• [Exercises to complete]
a - In the driving-robot patent excerpt, how does the invention reduce stress on an actual vehicle?
b - Continue the driving-robot patent excerpt, picking up after its last sentence.

• [Selected extract]
# # # # #
Additionally, the present invention provides a learning method for an operation inference learning model for controlling an automatic driving robot, the learning method involving training the operation inference learning model by reinforcement learning in association with the operation inference learning model, which infers operations of a vehicle for making the vehicle run in accordance with a defined command vehicle speed based on a running state of the vehicle including a vehicle speed, and the automatic driving robot, which is installed in the vehicle and which makes the vehicle run based on the operations, wherein the learning method involves pre-training the operation inference learning model by reinforcement learning by outputting a simulated running state, which is the running state simulating the vehicle based on the operations inferred by the operation inference learning model, using a vehicle learning model, which has been trained by machine learning to simulate actions of the vehicle based on an actual running history of the vehicle, and by applying the simulated running state to the operation inference learning model, and after the pre-training by reinforcement learning has ended, further training the operation inference learning model by reinforcement learning by applying, to the operation inference learning model, the running state acquired by the vehicle being run based on the operations inferred by the operation inference learning model.

Effects of Invention

The present invention can provide a learning system and a learning method for an operation inference learning model for controlling an automatic driving robot (drive robot) that can reduce stress on an actual vehicle by reducing undesirable vehicle operation outputs by the operation inference learning model during reinforcement learning, and that can improve the accuracy of operations output by the operation inference learning model.

BRIEF DESCRIPTION OF DRAWINGS

FIG. 1 is an explanatory diagram of a testing environment using an automatic driving robot (drive robot) in an embodiment of the present invention.

FIG. 2 is a block diagram describing the processing flow when training a vehicle learning model in a learning system for an operation inference learning model for controlling the automatic driving robot in the above-described embodiment.

FIG. 3 is a block diagram of the above-mentioned vehicle learning model.
# # # # #
• [Stored rows]

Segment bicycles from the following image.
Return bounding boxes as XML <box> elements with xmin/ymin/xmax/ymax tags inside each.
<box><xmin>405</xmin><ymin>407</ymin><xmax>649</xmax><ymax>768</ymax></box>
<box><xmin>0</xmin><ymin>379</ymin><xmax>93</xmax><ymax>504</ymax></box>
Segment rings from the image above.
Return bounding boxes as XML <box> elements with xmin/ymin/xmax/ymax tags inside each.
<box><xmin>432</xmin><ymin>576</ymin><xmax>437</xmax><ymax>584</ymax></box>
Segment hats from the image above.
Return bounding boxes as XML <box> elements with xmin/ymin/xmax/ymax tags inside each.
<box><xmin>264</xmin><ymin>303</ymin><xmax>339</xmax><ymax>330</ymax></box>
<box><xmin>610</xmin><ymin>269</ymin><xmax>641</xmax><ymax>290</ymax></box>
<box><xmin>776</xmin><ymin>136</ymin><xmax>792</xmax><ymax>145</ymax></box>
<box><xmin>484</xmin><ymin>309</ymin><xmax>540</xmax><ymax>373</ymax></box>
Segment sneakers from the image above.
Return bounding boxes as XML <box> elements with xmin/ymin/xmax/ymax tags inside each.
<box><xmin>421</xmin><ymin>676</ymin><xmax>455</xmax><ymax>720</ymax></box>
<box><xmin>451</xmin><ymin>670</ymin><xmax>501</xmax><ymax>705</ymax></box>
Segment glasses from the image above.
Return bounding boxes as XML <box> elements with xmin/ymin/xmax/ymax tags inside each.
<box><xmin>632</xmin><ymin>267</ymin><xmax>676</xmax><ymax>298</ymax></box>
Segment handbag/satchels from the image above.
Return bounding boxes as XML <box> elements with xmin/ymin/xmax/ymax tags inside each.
# # # # #
• [Answers to the exercise]
a - It reduces stress on the actual vehicle by cutting down the undesirable vehicle operations that the operation inference learning model outputs during reinforcement learning.

b -
FIG. 4 is a block diagram describing the processing flow when pre-training the operation inference learning model in the learning system for the operation inference learning model for controlling the above-mentioned automatic driving robot.

FIG. 5 is a block diagram of the above-mentioned operation inference learning model.

FIG. 6 is a block diagram of a value inference learning model used to train the above-mentioned operation inference learning model by reinforcement learning.

FIG. 7 is a block diagram describing the processing flow when training the operation inference learning model by reinforcement learning after pre-training has ended in the learning system for the operation inference learning model for controlling the above-mentioned automatic driving robot.

FIG. 8 is a flow chart of a learning method for the operation inference learning model for controlling the automatic driving robot in the above-described embodiment.

DESCRIPTION OF EMBODIMENTS

Hereinafter, an embodiment of the present embodiment will be explained in detail by referring to the drawings.
In the present embodiment, a drive robot (registered trademark) is used as the automatic driving robot. Therefore, hereinafter, the automatic driving robot will be referred to as a drive robot.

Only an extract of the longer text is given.